* _Aim_
Reproduce the lines from the one containing "At what distance from (x=357, y=179)" through the one containing "Answer: the hollywood", exactly as they appear, including both of those lines.

Entries on spatial positioning:
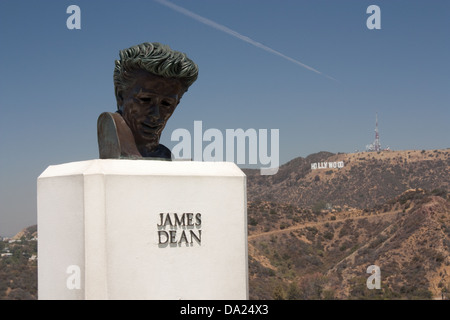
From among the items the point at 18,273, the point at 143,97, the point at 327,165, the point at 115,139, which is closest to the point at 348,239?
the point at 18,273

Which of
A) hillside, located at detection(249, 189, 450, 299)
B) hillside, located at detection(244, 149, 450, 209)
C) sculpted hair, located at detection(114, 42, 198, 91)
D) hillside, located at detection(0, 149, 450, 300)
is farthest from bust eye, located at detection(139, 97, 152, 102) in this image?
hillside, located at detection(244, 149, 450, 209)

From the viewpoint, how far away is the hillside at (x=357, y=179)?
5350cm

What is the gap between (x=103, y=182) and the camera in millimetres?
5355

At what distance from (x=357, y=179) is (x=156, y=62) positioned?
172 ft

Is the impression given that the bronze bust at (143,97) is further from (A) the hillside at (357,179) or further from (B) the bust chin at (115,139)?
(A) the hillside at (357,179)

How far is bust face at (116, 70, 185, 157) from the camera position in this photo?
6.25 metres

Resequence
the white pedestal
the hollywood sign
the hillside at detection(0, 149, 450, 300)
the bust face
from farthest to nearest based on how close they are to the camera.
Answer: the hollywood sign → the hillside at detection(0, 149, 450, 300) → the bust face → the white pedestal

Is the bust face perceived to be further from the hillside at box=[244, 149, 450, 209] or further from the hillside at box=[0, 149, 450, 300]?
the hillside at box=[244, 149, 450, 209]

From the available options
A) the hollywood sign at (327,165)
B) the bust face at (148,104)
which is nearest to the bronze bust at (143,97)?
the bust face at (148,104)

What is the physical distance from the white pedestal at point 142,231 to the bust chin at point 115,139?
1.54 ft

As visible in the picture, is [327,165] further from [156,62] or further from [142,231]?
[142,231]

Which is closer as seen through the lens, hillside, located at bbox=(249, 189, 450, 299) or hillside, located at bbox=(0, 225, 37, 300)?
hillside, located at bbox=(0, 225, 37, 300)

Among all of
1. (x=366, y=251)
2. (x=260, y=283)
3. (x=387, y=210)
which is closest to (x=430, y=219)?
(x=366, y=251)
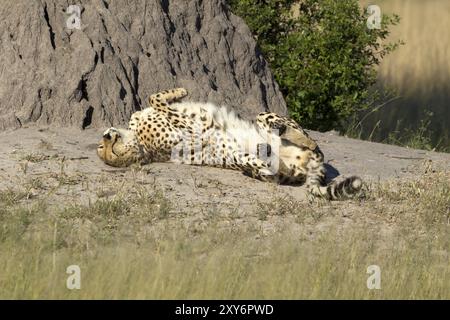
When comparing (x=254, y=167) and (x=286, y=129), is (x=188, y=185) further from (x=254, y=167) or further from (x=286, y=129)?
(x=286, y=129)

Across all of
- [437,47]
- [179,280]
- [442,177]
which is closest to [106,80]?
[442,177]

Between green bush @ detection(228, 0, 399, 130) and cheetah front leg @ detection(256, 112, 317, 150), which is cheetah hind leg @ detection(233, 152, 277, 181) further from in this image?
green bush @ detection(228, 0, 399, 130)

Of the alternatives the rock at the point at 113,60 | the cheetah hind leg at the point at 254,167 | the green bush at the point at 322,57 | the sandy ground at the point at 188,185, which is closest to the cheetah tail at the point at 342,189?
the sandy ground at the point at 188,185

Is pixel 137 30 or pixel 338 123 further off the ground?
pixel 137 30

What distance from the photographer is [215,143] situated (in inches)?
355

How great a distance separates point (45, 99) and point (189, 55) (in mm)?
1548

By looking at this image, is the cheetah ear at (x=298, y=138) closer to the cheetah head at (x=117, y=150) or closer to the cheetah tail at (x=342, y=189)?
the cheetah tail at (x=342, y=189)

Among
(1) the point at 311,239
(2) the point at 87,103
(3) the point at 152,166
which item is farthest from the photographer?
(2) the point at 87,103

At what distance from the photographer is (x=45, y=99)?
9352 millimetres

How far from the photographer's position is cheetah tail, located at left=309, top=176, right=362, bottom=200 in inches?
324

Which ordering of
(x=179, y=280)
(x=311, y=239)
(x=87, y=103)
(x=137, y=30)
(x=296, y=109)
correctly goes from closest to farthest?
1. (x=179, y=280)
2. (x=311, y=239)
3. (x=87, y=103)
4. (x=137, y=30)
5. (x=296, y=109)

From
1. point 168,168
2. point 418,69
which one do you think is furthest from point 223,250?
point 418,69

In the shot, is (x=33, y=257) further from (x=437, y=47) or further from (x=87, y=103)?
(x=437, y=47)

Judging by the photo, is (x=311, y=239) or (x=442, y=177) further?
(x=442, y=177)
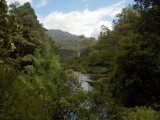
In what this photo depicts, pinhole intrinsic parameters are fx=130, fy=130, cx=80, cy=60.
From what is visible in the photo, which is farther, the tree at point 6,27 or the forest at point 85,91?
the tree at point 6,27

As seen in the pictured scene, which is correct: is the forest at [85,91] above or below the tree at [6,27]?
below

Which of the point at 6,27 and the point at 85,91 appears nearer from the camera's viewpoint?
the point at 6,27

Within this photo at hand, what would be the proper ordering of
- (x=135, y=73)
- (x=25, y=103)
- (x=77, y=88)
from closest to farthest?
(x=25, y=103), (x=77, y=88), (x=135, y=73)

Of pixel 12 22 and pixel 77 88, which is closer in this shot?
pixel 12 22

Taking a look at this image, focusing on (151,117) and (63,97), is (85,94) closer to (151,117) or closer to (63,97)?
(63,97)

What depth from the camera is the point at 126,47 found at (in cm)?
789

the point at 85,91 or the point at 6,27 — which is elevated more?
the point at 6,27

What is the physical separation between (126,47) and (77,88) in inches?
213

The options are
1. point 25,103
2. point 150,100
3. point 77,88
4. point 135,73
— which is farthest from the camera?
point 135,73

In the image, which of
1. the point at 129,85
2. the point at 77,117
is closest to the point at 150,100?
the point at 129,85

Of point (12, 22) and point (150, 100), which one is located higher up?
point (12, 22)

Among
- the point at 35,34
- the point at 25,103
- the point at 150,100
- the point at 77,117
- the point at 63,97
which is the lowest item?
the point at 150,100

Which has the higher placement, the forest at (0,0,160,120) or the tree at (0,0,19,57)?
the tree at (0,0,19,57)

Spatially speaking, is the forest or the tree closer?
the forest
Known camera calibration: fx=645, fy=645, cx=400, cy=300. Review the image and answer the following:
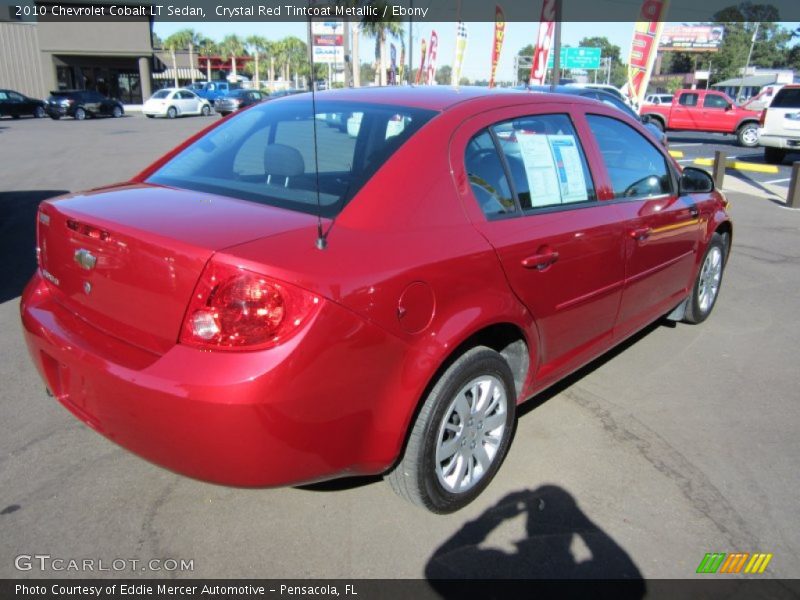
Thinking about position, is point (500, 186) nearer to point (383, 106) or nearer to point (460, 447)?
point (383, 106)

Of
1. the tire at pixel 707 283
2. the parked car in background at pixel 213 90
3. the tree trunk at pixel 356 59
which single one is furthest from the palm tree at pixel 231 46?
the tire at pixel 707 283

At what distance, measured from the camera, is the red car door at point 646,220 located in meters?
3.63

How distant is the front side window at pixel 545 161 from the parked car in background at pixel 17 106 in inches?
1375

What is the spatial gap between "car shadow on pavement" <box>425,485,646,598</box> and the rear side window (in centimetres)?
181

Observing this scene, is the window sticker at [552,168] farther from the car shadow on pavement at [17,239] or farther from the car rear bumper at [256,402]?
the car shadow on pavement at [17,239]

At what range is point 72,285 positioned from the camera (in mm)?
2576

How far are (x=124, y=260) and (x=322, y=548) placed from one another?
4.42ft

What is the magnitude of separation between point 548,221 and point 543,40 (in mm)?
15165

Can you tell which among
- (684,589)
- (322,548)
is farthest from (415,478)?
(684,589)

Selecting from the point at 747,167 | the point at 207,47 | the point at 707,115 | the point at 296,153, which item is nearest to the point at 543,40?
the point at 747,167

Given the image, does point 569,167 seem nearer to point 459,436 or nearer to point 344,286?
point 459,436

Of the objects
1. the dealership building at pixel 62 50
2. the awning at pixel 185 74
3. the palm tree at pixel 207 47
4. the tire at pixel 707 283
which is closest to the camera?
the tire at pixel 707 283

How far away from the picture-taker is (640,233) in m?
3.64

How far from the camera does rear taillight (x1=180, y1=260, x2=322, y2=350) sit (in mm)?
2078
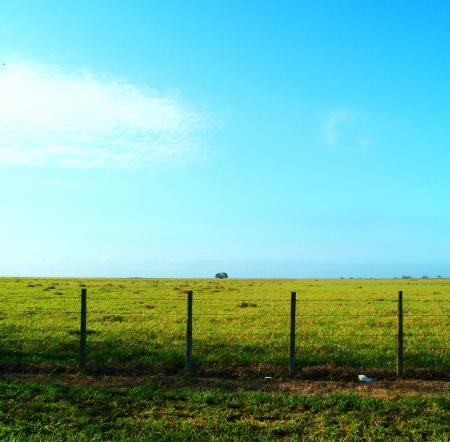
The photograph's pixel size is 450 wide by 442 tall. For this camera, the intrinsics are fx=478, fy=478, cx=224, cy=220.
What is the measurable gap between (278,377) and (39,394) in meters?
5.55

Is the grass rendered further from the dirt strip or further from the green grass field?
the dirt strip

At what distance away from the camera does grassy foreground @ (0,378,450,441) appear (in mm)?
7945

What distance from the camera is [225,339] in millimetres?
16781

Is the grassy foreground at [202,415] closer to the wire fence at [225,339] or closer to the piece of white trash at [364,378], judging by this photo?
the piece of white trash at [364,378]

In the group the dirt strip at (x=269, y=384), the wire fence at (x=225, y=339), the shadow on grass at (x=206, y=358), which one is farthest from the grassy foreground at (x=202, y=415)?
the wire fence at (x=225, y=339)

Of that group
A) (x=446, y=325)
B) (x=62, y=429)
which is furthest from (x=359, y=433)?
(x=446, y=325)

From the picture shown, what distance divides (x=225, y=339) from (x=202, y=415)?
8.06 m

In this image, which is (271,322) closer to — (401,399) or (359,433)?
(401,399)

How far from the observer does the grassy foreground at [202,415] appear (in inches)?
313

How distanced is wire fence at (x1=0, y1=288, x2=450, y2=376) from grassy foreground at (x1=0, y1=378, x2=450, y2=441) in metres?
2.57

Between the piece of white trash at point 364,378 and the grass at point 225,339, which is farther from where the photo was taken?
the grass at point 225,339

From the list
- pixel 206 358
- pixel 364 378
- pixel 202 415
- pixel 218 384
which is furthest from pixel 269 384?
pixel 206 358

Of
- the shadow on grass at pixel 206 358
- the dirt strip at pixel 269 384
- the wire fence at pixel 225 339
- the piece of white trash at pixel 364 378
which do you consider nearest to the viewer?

* _Complete output_
At what distance from (x=357, y=179) is (x=156, y=62) positioned?
172 ft

Is the impression given that the bronze bust at (143,97) is further from (A) the hillside at (357,179) or further from (B) the bust chin at (115,139)?
(A) the hillside at (357,179)

How far is bust face at (116, 70, 185, 157) from the camera position in this photo?
6.25 metres

Resequence
the white pedestal
the hollywood sign
the hillside at detection(0, 149, 450, 300)
the bust face
from farthest to nearest based on how close they are to the camera.
Answer: the hollywood sign → the hillside at detection(0, 149, 450, 300) → the bust face → the white pedestal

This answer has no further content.